** Opening Supplied entries block **
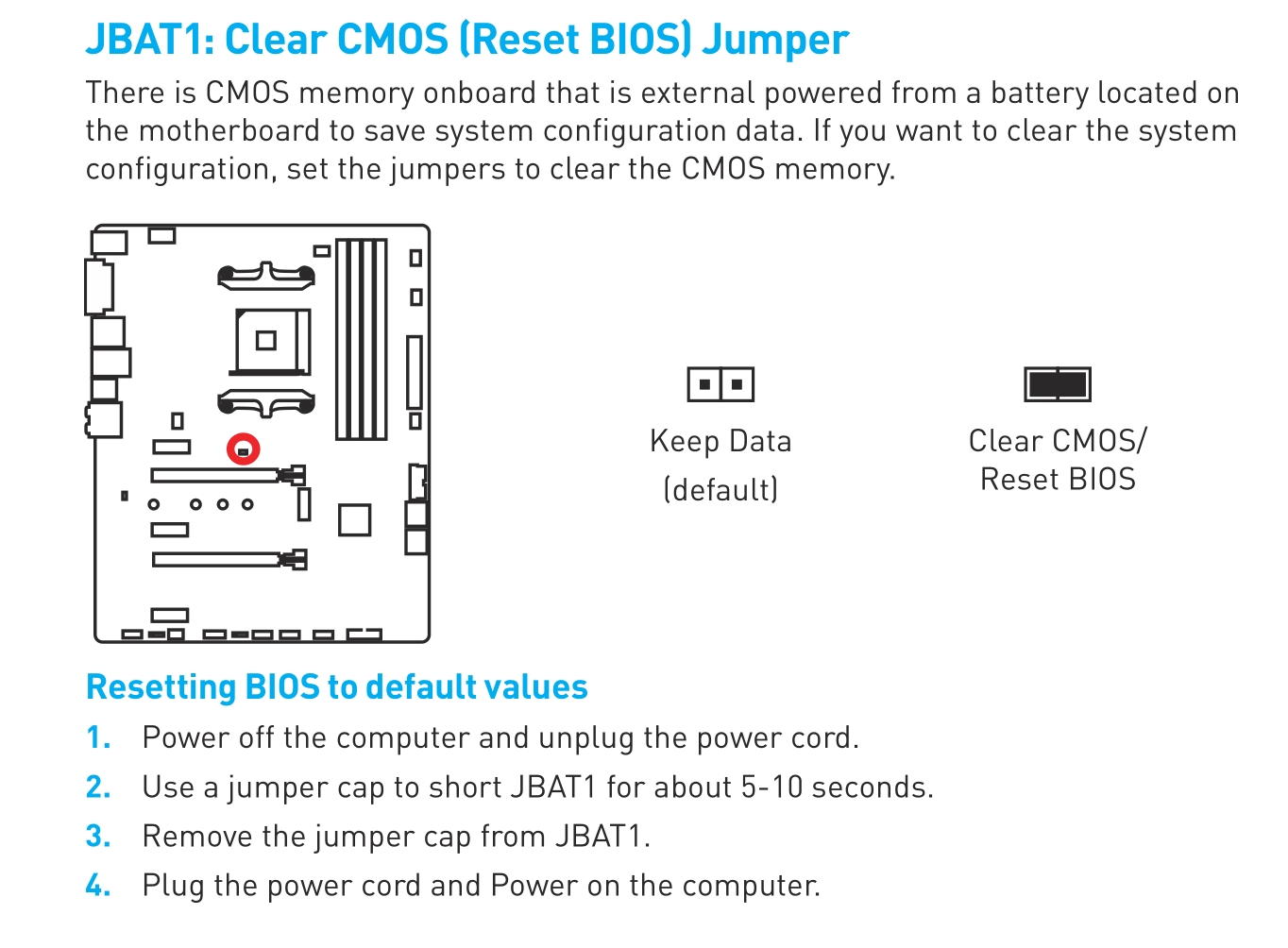 JBAT1: Clear CMOS (Reset BIOS) Jumper

There is CMOS memory onboard that is external powered from a battery located on the motherboard to save system configuration data. If you want to clear the system configuration, set the jumpers to clear the CMOS memory.

Keep Data
(default)

Clear CMOS/
Reset BIOS

Resetting BIOS to default values

1. Power off the computer and unplug the power cord.
2. Use a jumper cap to short JBAT1 for about 5-10 seconds.
3. Remove the jumper cap from JBAT1.
4. Plug the power cord and Power on the computer.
** Closing Supplied entries block **
- [Required work] Repeat all of the entries word for word, but omit the pictures.

- [Exercise output]
 JBAT1: Clear CMOS (Reset BIOS) Jumper

There is CMOS memory onboard that is external powered from a battery located on the motherboard to save system configuration data. If you want to clear the system configuration, set the jumpers to clear the CMOS memory.

Keep Data
(default)

Clear CMOS/
Reset BIOS

Resetting BIOS to default values

1. Power off the computer and unplug the power cord.
2. Use a jumper cap to short JBAT1 for about 5-10 seconds.
3. Remove the jumper cap from JBAT1.
4. Plug the power cord and Power on the computer.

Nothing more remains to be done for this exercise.